Beetroot is one of my favourite vegetables. I love beetroot not only for it's taste but also for it's beautiful colour. I'm happy that My daughter also loves this lovely coloured vegetable. Once in two days, our menu would iclude this vegetable. I have already posted Beetroot Chutney, Beetroot Halwa, Beetroot Kheer and Beetroot Kurma.
I made this beetroot poriyal in a much healthier way by adding Urad Dhal. Beetroot is good for pregnant women as it decreases the risk of neural tube defects in infants. During pregnancy, it is good to eat urad dhal (Black gram). So this beetroot & urad dhal combo helps for a healthy pregnancy. I had this beetroot-ulunthu (Urad Dhal) poriyal every alternate days when I was pregnant.

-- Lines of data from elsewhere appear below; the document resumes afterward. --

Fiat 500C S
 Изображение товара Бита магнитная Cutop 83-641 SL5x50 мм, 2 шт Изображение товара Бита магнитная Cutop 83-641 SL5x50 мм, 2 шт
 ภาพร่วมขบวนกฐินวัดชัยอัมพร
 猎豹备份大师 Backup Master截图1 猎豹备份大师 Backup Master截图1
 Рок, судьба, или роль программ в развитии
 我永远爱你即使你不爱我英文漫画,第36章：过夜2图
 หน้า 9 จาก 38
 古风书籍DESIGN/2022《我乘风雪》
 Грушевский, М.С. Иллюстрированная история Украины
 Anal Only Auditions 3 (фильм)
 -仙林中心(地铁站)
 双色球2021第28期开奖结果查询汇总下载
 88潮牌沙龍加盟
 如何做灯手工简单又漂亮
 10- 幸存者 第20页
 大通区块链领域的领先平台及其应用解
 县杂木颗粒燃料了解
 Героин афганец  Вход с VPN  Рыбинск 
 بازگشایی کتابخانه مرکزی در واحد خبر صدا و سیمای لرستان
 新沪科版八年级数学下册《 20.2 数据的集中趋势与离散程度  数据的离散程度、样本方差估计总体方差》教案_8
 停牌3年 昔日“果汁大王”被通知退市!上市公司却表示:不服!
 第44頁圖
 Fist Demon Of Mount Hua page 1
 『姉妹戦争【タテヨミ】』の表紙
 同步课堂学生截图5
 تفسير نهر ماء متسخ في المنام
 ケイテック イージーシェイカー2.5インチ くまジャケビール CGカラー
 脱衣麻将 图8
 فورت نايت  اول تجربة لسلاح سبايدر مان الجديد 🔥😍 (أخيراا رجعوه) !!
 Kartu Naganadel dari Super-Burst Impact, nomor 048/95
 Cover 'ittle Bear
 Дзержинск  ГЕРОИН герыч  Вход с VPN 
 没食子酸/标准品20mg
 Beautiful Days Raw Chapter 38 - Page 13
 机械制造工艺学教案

1. Beetroot - 1 (Medium Sized)
2. Urad Dhal - 1/4 Cup
3. Red Chilly - 2
4. Red Chilly Powder - 1/4 tsp
5. Coconut - 1/2 Cup (Grated)
6. Curry leaves - 1 Sprig
7. Mustard - 1/2 tsp
8. Oil - 2 tsp
9. Salt - Needed Qty
10. Coconut Oil - 1 tsp
1. Soak urad dhal for 30 minutes. Drain and keep aside.
2. Meanwhile, wash and peel beetroot. Chop into very small pieces.
3. Cook beetroot with salt and red chilly powder in a pan.
4. In another pan, splutter mustard. Add chillies & curry leaves. Saute and the add soaked urad dhal and coconut. Mix the contents together. Switch off the stove.
5. Add the coconut & urad dhal mixture to the cooked beetroot. Mix well. Keep in medium heat for few minutes. Before you switch off the stove, add coconut oil.